▸ Objective 1: Pull out every line of the listing below that contains the string "instances". Case matters.

▸ Document segment:
** Start **

AES50 is an Audio over Ethernet protocol for multichannel digital audio. It is defined by the AES50-2011 standard for High-resolution multi-channel audio interconnection (HRMAI).

Origins
AES50 is based on the SuperMAC protocol created by Sony Pro Audio Lab (now Oxford Digital). The preliminary standard was assigned the AES-X140 project designation in 2003, and was finally approved in 2005 as a royalty-free open standard.

HyperMAC is an improved protocol based on Gigabit Ethernet physical layer, allowing more channels and lower audio latency. It was considered for an alternate physical layer in a future revision of AES50, but standardisation did not move forward.

Sony licensed its proprietary software implementations of SuperMAC and HyperMAC to Midas Consoles for their Midas XL8 digital mixer. Midas parent Klark Teknik took over the SuperMAC and HyperMAC patents in 2007, then in 2009 Midas and Klark Teknik were acquired by Uli Behringer's Music Group.

The AES50 protocol is implemented in digital mixing consoles by Midas and Behringer to transfer digital audio between the remote stage boxes.

Specifications 
AES50 is a point-to-point interconnect which carries multiple channels of AES3, PCM or DSD bitstream formats, along with system clock and synchronisation signals, over Cat 5 cable using 100 Mbit/s Fast Ethernet physical layer. 

AES50 uses the four pairs of the Cat 5 cable in the 8P8C connector:

 Audio data transmit +
 Audio data transmit –
 Audio data receive +
 Sync signal transmit +
 Sync signal transmit –
 Audio data receive –
 Sync signal receive +
 Sync signal receive –

Audio data is transmitted in bidirectional full-duplex mode over two differential pairs used by the 100BASE-TX standard, and word clock sync signal is transmitted over the remaining differential pairs not used by the Fast Ethernet layer. Using separate copper pairs for clock signal simplifies connection setup and allows phase-accurate low-jitter clock sync.

** End **

▸ Provided records:
** Start **

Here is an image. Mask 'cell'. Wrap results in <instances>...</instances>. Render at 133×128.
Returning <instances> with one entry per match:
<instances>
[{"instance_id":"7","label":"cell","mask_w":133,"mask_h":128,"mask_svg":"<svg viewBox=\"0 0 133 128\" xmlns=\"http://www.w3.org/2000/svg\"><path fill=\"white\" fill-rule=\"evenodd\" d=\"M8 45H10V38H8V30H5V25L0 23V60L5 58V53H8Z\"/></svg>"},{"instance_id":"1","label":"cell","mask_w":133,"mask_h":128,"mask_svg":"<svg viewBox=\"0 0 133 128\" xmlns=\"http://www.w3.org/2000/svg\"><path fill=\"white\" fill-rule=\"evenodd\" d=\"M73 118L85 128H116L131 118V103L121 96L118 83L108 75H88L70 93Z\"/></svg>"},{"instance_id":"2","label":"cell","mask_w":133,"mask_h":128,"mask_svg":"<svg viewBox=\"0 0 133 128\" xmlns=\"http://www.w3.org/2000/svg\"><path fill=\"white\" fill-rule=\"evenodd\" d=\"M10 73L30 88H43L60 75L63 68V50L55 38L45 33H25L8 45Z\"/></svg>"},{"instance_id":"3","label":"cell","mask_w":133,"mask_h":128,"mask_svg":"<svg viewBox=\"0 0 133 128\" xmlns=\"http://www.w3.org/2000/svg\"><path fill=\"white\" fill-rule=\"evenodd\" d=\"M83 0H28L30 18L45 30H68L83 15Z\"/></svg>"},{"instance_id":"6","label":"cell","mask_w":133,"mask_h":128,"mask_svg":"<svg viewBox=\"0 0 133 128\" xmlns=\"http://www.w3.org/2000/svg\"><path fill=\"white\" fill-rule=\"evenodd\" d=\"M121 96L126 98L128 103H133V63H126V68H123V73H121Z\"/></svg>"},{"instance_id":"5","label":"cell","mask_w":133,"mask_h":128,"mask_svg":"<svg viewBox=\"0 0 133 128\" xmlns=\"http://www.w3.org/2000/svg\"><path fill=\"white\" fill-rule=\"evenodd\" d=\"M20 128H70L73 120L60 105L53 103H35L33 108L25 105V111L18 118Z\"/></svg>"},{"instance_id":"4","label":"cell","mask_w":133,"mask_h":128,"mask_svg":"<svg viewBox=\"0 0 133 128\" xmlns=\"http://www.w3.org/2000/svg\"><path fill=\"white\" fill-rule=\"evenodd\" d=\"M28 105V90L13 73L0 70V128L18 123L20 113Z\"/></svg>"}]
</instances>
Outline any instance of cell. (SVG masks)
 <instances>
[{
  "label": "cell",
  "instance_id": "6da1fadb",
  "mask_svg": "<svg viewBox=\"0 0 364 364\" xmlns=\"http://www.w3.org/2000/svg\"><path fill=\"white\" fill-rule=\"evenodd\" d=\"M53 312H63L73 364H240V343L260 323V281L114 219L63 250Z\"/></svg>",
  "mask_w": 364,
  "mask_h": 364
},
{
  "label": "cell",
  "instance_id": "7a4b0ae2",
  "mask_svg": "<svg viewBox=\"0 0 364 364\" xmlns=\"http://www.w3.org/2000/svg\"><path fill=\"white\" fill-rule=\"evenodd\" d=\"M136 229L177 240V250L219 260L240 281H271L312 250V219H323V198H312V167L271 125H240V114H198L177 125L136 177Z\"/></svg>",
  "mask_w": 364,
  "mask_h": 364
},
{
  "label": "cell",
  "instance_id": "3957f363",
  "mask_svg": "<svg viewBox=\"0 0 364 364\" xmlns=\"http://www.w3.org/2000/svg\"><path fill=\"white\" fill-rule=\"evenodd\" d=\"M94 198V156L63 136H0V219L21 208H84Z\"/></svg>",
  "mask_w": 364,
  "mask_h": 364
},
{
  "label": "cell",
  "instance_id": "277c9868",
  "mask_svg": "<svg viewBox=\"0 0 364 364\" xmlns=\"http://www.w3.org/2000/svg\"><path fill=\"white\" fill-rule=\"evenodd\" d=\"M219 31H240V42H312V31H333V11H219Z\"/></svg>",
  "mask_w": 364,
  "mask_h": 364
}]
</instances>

** End **

▸ Objective 2: Reproduce the AES50 article above from "Sony licensed its" up to and including "Behringer's Music Group.", word for word.

▸ Finished answer 1:
Here is an image. Mask 'cell'. Wrap results in <instances>...</instances>. Render at 133×128.
Returning <instances> with one entry per match:
<instances>
</instances>
 <instances>
</instances>

▸ Finished answer 2:
Sony licensed its proprietary software implementations of SuperMAC and HyperMAC to Midas Consoles for their Midas XL8 digital mixer. Midas parent Klark Teknik took over the SuperMAC and HyperMAC patents in 2007, then in 2009 Midas and Klark Teknik were acquired by Uli Behringer's Music Group.